Imprisoned Christian in North Korea, Kenneth Bae, feels 'abandoned' by US leaders

Kenneth Bae

Kenneth Bae's sister is urging US leaders to secure her brother's release from a North Korean prison.

Bae's sister, Terri Chung, was responding to despondent comments attributed to her brother in an interview published Wednesday, Fox reports.

The interview was published in a pro-North Korean, Japanese newspaper called Choson Sinbo. The paper quoted Bae as saying that he feels that his case is not progressing, and he feels "abandoned by the United States government".

North Korea has held Korean-American Kenneth Bae in prison for over 20 months—the longest North Korean imprisonment of an American since the Korean War. Bae was working in the country as a tour guide, but North Korea alleges that Bae's North Korean tour company was a front for Christian evangelical missions.
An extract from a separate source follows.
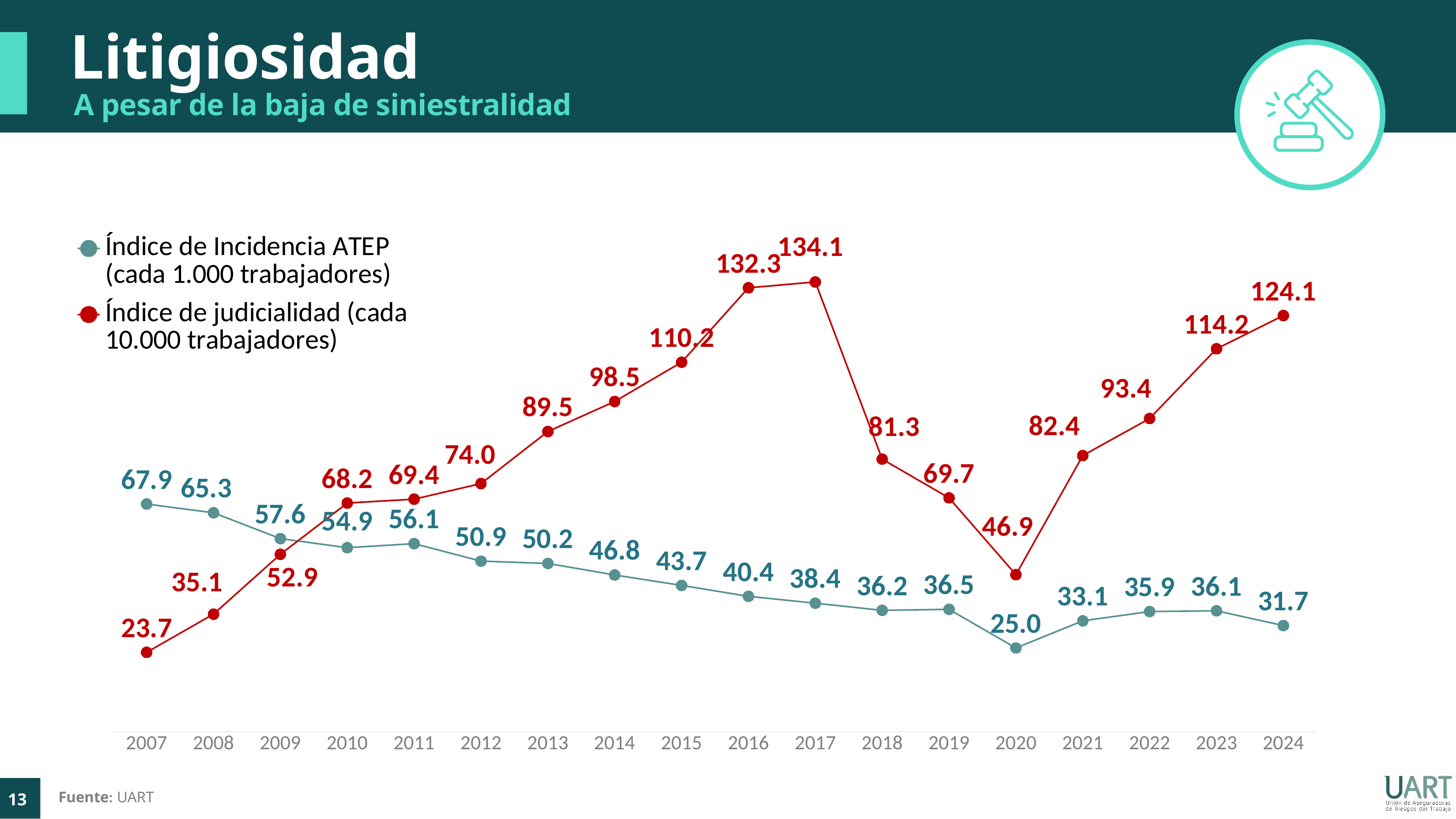
What is the value of the Índice de Incidencia ATEP in 2020? 25.0 What is the value of the Índice de judicialidad in 2024? 124.1 In which year is the Índice de Incidencia ATEP lowest? 2020 In which year is the Índice de judicialidad lowest? 2007 What is the value of the Índice de judicialidad in 2017? 134.1 In which year is the Índice de judicialidad highest? 2017 By how much did the Índice de Incidencia ATEP fall from 2007 to 2024? 36.2 What is the difference between the Índice de judicialidad in 2024 and in 2023? 9.9 What kind of chart is shown on the slide? Line chart How many series does the legend list? 2 Which is larger in 2009: the Índice de Incidencia ATEP or the Índice de judicialidad? Índice de Incidencia ATEP How many years are shown on the x axis? 18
Bae, 46, was consequently sentenced to 15 years hard labour in April 2013.

Chung said that the family had not heard from the devout Christian since April this year, and were saddened to read the interview.

"After months of silence, it is devastating to hear Kenneth talk about 'feeling abandoned by the United States government'," she said.

"Although we acknowledge and appreciate all the efforts the US State Department has been making behind the scenes to secure Kenneth's release, the fact remains that after almost 2 years, Kenneth still remains imprisoned in North Korea.

"When we woke this morning to hear news about Kenneth, we joined him in feeling the disappointment, wondering when this will ever end."

Former US Ambassador to the United Nations Bill Richardson was unsuccessful in securing Bae's release, but State Department spokeswoman Marie Harf said the administration is still trying to secure Bae's release.

"We are very concerned about his health," she told reporters on Thursday.

"We have urged the [Democratic People's Republic of Korea] authorities to grant him special amnesty and immediate release on humanitarian grounds."

She also warned not to take the published statements attributed to Bae to heart.

"I would just take with a grain of salt things people say in videos when they are being held by a country like North Korea," Harf said.

Chung said she just wants her brother back home.

"With Kenneth's health continuing to deteriorate, we cannot afford to wait any longer," she said in a plea to President Obama and Secretary of State John Kerry.

"Please do whatever it takes to bring Kenneth home."